> _Artikel_:
◇ ◇ ◇ ◇ ◇ ◇ ◇

Ekstrimnya, kaum tangan di bawah adalah mereka yang nasibnya lebih bergantung pada belas kasihan orang lain. Mudah-mudahan pengertian ini tidak terlalu salah, atau melenceng terlalu jauh dari arti sesungguhnya.


Nah sekali lagi, timbul pertanyaan, apa benar seorang karyawan sudah pasti “TDB”, dan hidupnya mesti bergantung pada orang lain yang namanya majikan?


Menurut saya, seorang karyawan akan menjadi “TDB” atau tidak, sama sekali tergantung dari paradigma yang ada di kepalanya saat menjalankan hajat hidupnya sebagai karyawan. Paradigma itulah yang nanti akan menyebabkan dia menjadi “TDB” atau bukan. Jadi, tidak selamanya yang disebut karyawan, pegawai, orang gajian atau apa pun namanya, menjadi “TDB” karena bekerja terhadap majikan.


Ada 3 (tiga) jenis paradigma di benak karyawan,
yaitu pertama: yang bersangkutan cenderung kurang menghargai hubungan kerja, kedua : menghargai hubungan kerja secara berlebihan,
dan yang ketiga : menghargai hubungan kerja secara wajar sambil menempatkan diri sejajar, setara, sederajat atau setingkat terhadap majikan, dengan tujuan menjaga unsur keseimbangan yang saling menguntungkan.

◇ ◇ ◇ ◇ ◇ ◇ ◇

> _Tugas Dikerjakan_: Tulis kembali bagian artikel antara "Ekstrimnya, kaum tangan" dan "yang namanya majikan?", termasuk kedua batas itu, lalu tukar "majikan" dengan "atasan". Baris-baris sesudah artikel ini tidak diperlukan.

> _Bagian Data_:
◇ ◇ ◇ ◇ ◇ ◇ ◇

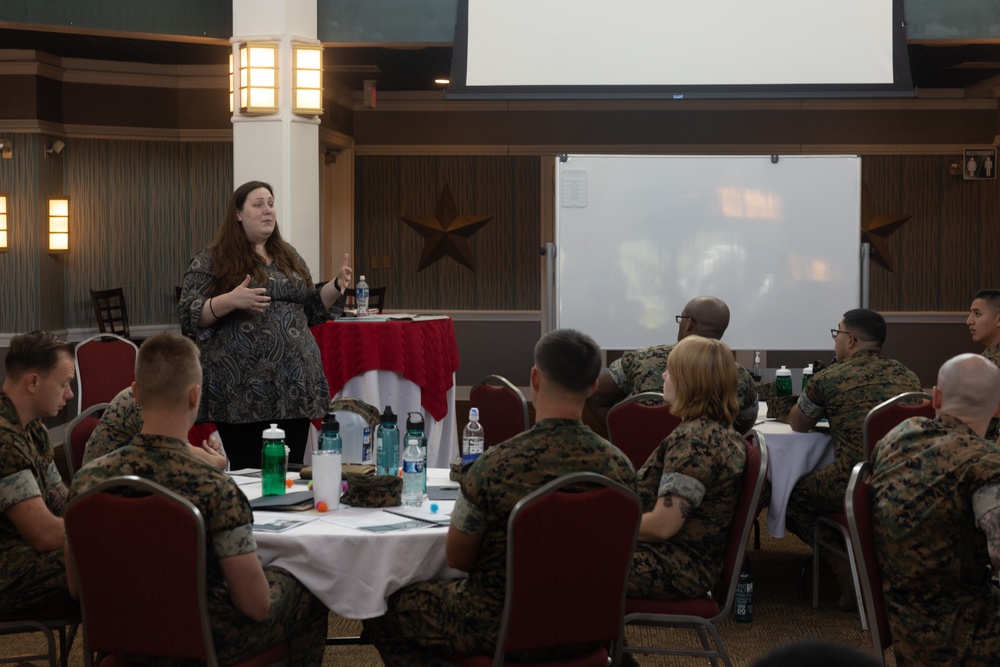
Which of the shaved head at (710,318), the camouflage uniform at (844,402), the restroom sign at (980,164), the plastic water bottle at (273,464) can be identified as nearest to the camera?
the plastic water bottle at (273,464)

◇ ◇ ◇ ◇ ◇ ◇ ◇

> _Jawaban Tertulis_:
Ekstrimnya, kaum tangan di bawah adalah mereka yang nasibnya lebih bergantung pada belas kasihan orang lain. Mudah-mudahan pengertian ini tidak terlalu salah, atau melenceng terlalu jauh dari arti sesungguhnya.


Nah sekali lagi, timbul pertanyaan, apa benar seorang karyawan sudah pasti “TDB”, dan hidupnya mesti bergantung pada orang lain yang namanya atasan?